Safe NHS staffing levels in the Health and Care Bill

I have campaigned for years for more funding for the NHS to ensure we have a service that works and that frontline workers like nurses get decent pay.  And I have continuously opposed the creeping privatisation we have seen over recent years.

NHS staff are absolutely brilliant, but they’ve suffered a pay freeze, underfunding and under-staffing, as have our care workers for far too long.

I agree with you that was wholly unacceptable. In the October budget, the government did not include any new funds for training, no plans for recruitment or staffing and no plans to reinstate the bursary.

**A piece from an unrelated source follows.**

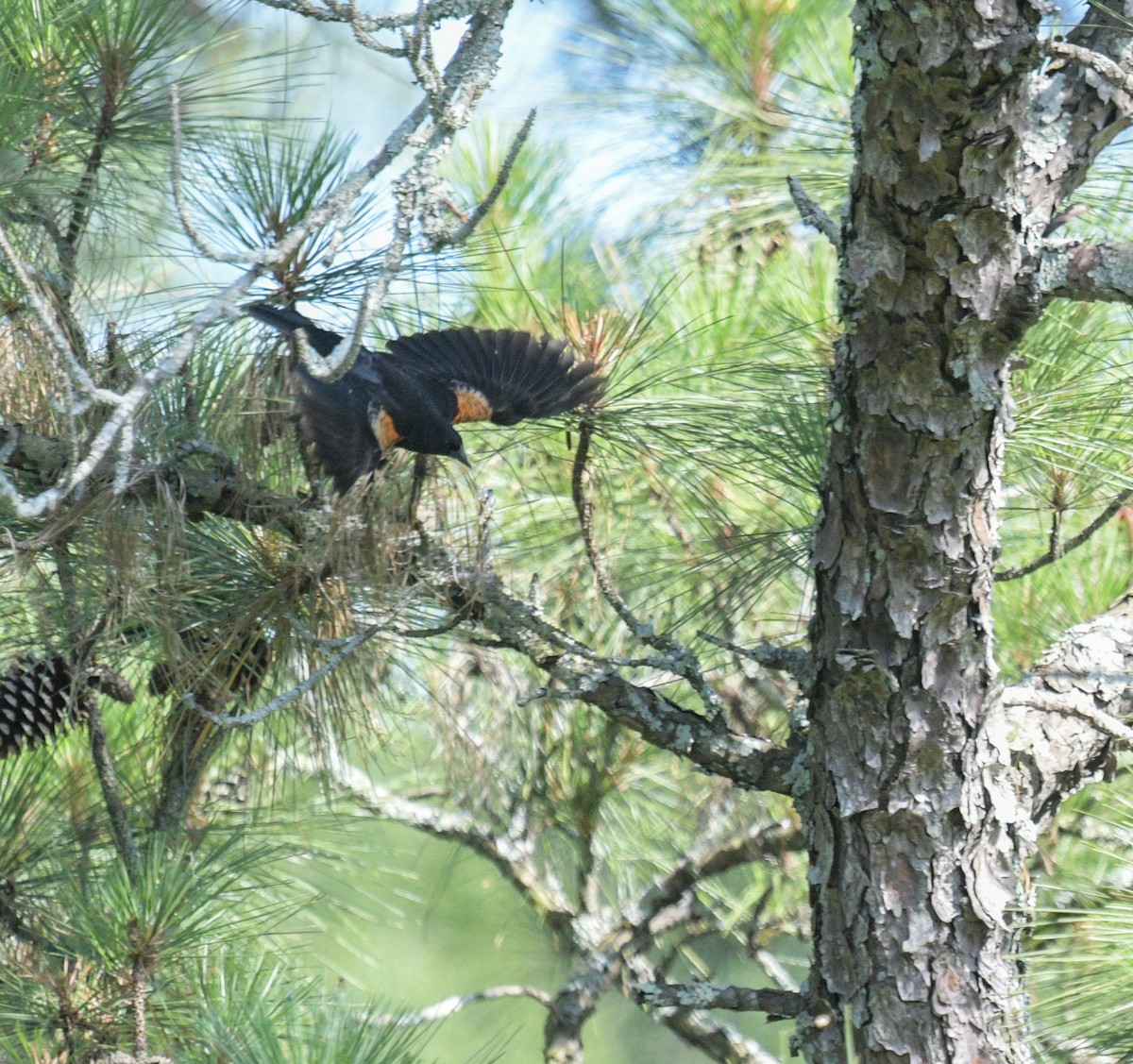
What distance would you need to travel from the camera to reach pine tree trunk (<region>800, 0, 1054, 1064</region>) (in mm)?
747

I challenged the Government directly in Parliament on scrapping NHS Bursaries which resulted in Nursing degree applications falling every year since the bursary was dropped. This has contributed to the huge number of vacancies and the NHS is now short of at least 40,000 nurses.

The Health and Care Bill ignores the key and pressing issues affecting the NHS and its staff – particularly the impact of the pandemic on staff and patients, waiting lists for non-covid treatment, wider reform of adult social care, and workforce pressures. According to the Health Foundation NHS services have 100,000 vacancies overall, and adult social care is understaffed by a further 110,000.

So, I voted for the workforce amendment (number 34) to the Health and Care Bill, but sadly it was defeated by the Government.

I will continue to raise these issues in and out of Parliament.